Saved data entries

═══

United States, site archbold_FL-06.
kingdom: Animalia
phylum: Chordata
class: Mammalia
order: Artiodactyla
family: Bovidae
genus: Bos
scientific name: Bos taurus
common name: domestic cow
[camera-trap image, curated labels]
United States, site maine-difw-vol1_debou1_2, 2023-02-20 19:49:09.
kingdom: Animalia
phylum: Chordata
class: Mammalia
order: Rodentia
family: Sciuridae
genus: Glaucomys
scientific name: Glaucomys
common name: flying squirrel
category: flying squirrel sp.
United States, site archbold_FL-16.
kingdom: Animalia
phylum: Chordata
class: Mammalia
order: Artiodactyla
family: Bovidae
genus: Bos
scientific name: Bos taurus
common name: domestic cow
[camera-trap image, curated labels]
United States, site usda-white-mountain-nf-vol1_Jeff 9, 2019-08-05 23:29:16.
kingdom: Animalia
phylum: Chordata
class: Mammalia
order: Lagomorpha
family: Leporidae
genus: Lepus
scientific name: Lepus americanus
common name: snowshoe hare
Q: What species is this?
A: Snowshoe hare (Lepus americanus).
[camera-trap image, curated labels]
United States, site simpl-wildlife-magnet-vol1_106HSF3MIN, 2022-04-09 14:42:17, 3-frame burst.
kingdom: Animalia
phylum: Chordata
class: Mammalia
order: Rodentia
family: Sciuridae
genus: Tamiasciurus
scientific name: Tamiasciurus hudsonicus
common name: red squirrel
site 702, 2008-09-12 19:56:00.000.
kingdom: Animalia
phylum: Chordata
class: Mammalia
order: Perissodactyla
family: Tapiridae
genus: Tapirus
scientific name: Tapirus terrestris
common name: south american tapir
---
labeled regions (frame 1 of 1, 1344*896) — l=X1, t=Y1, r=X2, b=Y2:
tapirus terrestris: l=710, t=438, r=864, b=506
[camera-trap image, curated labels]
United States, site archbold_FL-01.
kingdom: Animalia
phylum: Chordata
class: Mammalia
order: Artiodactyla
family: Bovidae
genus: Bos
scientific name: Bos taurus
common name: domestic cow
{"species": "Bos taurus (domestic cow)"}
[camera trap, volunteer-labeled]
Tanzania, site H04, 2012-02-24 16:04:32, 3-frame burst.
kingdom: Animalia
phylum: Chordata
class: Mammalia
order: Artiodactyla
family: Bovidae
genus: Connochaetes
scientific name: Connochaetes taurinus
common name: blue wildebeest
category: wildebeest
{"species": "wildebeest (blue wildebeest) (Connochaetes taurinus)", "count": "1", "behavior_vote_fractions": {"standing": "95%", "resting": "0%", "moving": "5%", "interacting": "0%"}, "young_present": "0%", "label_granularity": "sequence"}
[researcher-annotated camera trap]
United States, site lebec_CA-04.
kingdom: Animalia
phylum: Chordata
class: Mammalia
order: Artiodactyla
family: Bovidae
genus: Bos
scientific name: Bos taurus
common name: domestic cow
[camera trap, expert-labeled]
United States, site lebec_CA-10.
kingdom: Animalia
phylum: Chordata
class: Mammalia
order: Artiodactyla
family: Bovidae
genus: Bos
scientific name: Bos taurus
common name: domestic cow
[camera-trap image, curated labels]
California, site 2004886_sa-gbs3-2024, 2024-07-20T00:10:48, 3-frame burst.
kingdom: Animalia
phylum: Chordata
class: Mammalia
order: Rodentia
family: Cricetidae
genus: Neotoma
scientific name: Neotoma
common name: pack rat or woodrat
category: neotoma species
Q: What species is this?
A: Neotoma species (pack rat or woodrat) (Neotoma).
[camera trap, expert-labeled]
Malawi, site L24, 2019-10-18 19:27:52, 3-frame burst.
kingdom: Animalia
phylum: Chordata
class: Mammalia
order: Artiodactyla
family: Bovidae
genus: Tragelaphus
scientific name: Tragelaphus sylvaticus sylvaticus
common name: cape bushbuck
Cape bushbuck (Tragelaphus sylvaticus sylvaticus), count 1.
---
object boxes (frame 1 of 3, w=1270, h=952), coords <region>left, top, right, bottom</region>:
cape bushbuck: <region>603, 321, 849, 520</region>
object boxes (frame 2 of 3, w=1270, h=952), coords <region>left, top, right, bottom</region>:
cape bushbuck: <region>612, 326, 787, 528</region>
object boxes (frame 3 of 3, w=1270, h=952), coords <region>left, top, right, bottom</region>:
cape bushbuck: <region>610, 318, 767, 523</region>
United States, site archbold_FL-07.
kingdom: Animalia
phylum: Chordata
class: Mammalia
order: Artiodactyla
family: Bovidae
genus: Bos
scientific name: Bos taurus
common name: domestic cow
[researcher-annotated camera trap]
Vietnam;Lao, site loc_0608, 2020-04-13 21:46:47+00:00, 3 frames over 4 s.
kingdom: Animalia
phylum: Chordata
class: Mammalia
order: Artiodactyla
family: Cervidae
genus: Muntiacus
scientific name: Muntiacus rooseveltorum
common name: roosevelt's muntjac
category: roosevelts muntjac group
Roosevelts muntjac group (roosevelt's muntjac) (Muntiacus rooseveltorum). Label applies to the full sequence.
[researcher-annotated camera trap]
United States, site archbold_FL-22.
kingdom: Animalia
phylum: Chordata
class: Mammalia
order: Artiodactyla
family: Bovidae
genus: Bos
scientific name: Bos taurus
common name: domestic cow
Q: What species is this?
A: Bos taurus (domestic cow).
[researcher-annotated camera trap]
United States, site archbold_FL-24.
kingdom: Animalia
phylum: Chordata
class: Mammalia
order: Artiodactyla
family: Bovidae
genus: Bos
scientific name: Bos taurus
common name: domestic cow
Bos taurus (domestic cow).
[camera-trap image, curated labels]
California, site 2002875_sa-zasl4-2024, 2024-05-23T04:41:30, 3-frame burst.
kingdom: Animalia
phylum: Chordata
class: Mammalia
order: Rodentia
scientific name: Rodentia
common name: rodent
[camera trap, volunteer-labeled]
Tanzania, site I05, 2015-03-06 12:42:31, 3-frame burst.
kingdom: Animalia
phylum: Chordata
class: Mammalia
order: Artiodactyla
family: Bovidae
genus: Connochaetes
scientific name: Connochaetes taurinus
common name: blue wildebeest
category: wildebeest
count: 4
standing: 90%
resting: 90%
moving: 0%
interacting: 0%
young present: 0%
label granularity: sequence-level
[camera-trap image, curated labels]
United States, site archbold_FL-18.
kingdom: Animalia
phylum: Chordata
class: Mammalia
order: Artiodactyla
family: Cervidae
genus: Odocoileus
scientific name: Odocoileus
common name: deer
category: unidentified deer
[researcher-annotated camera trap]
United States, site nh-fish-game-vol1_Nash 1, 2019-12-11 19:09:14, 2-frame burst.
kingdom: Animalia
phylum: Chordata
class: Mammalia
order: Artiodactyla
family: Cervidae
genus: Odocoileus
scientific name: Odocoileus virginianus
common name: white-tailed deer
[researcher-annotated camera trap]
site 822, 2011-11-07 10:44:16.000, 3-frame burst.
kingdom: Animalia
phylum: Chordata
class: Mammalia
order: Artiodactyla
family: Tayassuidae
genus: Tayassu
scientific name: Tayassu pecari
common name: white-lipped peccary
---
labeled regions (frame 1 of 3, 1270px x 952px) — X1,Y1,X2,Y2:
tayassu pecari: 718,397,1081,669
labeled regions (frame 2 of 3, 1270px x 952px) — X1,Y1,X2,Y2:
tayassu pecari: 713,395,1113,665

═══

Required work
Word for word, print every line above.

Exercise result
United States, site archbold_FL-06.
kingdom: Animalia
phylum: Chordata
class: Mammalia
order: Artiodactyla
family: Bovidae
genus: Bos
scientific name: Bos taurus
common name: domestic cow
[camera-trap image, curated labels]
United States, site maine-difw-vol1_debou1_2, 2023-02-20 19:49:09.
kingdom: Animalia
phylum: Chordata
class: Mammalia
order: Rodentia
family: Sciuridae
genus: Glaucomys
scientific name: Glaucomys
common name: flying squirrel
category: flying squirrel sp.
United States, site archbold_FL-16.
kingdom: Animalia
phylum: Chordata
class: Mammalia
order: Artiodactyla
family: Bovidae
genus: Bos
scientific name: Bos taurus
common name: domestic cow
[camera-trap image, curated labels]
United States, site usda-white-mountain-nf-vol1_Jeff 9, 2019-08-05 23:29:16.
kingdom: Animalia
phylum: Chordata
class: Mammalia
order: Lagomorpha
family: Leporidae
genus: Lepus
scientific name: Lepus americanus
common name: snowshoe hare
Q: What species is this?
A: Snowshoe hare (Lepus americanus).
[camera-trap image, curated labels]
United States, site simpl-wildlife-magnet-vol1_106HSF3MIN, 2022-04-09 14:42:17, 3-frame burst.
kingdom: Animalia
phylum: Chordata
class: Mammalia
order: Rodentia
family: Sciuridae
genus: Tamiasciurus
scientific name: Tamiasciurus hudsonicus
common name: red squirrel
site 702, 2008-09-12 19:56:00.000.
kingdom: Animalia
phylum: Chordata
class: Mammalia
order: Perissodactyla
family: Tapiridae
genus: Tapirus
scientific name: Tapirus terrestris
common name: south american tapir
---
labeled regions (frame 1 of 1, 1344*896) — l=X1, t=Y1, r=X2, b=Y2:
tapirus terrestris: l=710, t=438, r=864, b=506
[camera-trap image, curated labels]
United States, site archbold_FL-01.
kingdom: Animalia
phylum: Chordata
class: Mammalia
order: Artiodactyla
family: Bovidae
genus: Bos
scientific name: Bos taurus
common name: domestic cow
{"species": "Bos taurus (domestic cow)"}
[camera trap, volunteer-labeled]
Tanzania, site H04, 2012-02-24 16:04:32, 3-frame burst.
kingdom: Animalia
phylum: Chordata
class: Mammalia
order: Artiodactyla
family: Bovidae
genus: Connochaetes
scientific name: Connochaetes taurinus
common name: blue wildebeest
category: wildebeest
{"species": "wildebeest (blue wildebeest) (Connochaetes taurinus)", "count": "1", "behavior_vote_fractions": {"standing": "95%", "resting": "0%", "moving": "5%", "interacting": "0%"}, "young_present": "0%", "label_granularity": "sequence"}
[researcher-annotated camera trap]
United States, site lebec_CA-04.
kingdom: Animalia
phylum: Chordata
class: Mammalia
order: Artiodactyla
family: Bovidae
genus: Bos
scientific name: Bos taurus
common name: domestic cow
[camera trap, expert-labeled]
United States, site lebec_CA-10.
kingdom: Animalia
phylum: Chordata
class: Mammalia
order: Artiodactyla
family: Bovidae
genus: Bos
scientific name: Bos taurus
common name: domestic cow
[camera-trap image, curated labels]
California, site 2004886_sa-gbs3-2024, 2024-07-20T00:10:48, 3-frame burst.
kingdom: Animalia
phylum: Chordata
class: Mammalia
order: Rodentia
family: Cricetidae
genus: Neotoma
scientific name: Neotoma
common name: pack rat or woodrat
category: neotoma species
Q: What species is this?
A: Neotoma species (pack rat or woodrat) (Neotoma).
[camera trap, expert-labeled]
Malawi, site L24, 2019-10-18 19:27:52, 3-frame burst.
kingdom: Animalia
phylum: Chordata
class: Mammalia
order: Artiodactyla
family: Bovidae
genus: Tragelaphus
scientific name: Tragelaphus sylvaticus sylvaticus
common name: cape bushbuck
Cape bushbuck (Tragelaphus sylvaticus sylvaticus), count 1.
---
object boxes (frame 1 of 3, w=1270, h=952), coords <region>left, top, right, bottom</region>:
cape bushbuck: <region>603, 321, 849, 520</region>
object boxes (frame 2 of 3, w=1270, h=952), coords <region>left, top, right, bottom</region>:
cape bushbuck: <region>612, 326, 787, 528</region>
object boxes (frame 3 of 3, w=1270, h=952), coords <region>left, top, right, bottom</region>:
cape bushbuck: <region>610, 318, 767, 523</region>
United States, site archbold_FL-07.
kingdom: Animalia
phylum: Chordata
class: Mammalia
order: Artiodactyla
family: Bovidae
genus: Bos
scientific name: Bos taurus
common name: domestic cow
[researcher-annotated camera trap]
Vietnam;Lao, site loc_0608, 2020-04-13 21:46:47+00:00, 3 frames over 4 s.
kingdom: Animalia
phylum: Chordata
class: Mammalia
order: Artiodactyla
family: Cervidae
genus: Muntiacus
scientific name: Muntiacus rooseveltorum
common name: roosevelt's muntjac
category: roosevelts muntjac group
Roosevelts muntjac group (roosevelt's muntjac) (Muntiacus rooseveltorum). Label applies to the full sequence.
[researcher-annotated camera trap]
United States, site archbold_FL-22.
kingdom: Animalia
phylum: Chordata
class: Mammalia
order: Artiodactyla
family: Bovidae
genus: Bos
scientific name: Bos taurus
common name: domestic cow
Q: What species is this?
A: Bos taurus (domestic cow).
[researcher-annotated camera trap]
United States, site archbold_FL-24.
kingdom: Animalia
phylum: Chordata
class: Mammalia
order: Artiodactyla
family: Bovidae
genus: Bos
scientific name: Bos taurus
common name: domestic cow
Bos taurus (domestic cow).
[camera-trap image, curated labels]
California, site 2002875_sa-zasl4-2024, 2024-05-23T04:41:30, 3-frame burst.
kingdom: Animalia
phylum: Chordata
class: Mammalia
order: Rodentia
scientific name: Rodentia
common name: rodent
[camera trap, volunteer-labeled]
Tanzania, site I05, 2015-03-06 12:42:31, 3-frame burst.
kingdom: Animalia
phylum: Chordata
class: Mammalia
order: Artiodactyla
family: Bovidae
genus: Connochaetes
scientific name: Connochaetes taurinus
common name: blue wildebeest
category: wildebeest
count: 4
standing: 90%
resting: 90%
moving: 0%
interacting: 0%
young present: 0%
label granularity: sequence-level
[camera-trap image, curated labels]
United States, site archbold_FL-18.
kingdom: Animalia
phylum: Chordata
class: Mammalia
order: Artiodactyla
family: Cervidae
genus: Odocoileus
scientific name: Odocoileus
common name: deer
category: unidentified deer
[researcher-annotated camera trap]
United States, site nh-fish-game-vol1_Nash 1, 2019-12-11 19:09:14, 2-frame burst.
kingdom: Animalia
phylum: Chordata
class: Mammalia
order: Artiodactyla
family: Cervidae
genus: Odocoileus
scientific name: Odocoileus virginianus
common name: white-tailed deer
[researcher-annotated camera trap]
site 822, 2011-11-07 10:44:16.000, 3-frame burst.
kingdom: Animalia
phylum: Chordata
class: Mammalia
order: Artiodactyla
family: Tayassuidae
genus: Tayassu
scientific name: Tayassu pecari
common name: white-lipped peccary
---
labeled regions (frame 1 of 3, 1270px x 952px) — X1,Y1,X2,Y2:
tayassu pecari: 718,397,1081,669
labeled regions (frame 2 of 3, 1270px x 952px) — X1,Y1,X2,Y2:
tayassu pecari: 713,395,1113,665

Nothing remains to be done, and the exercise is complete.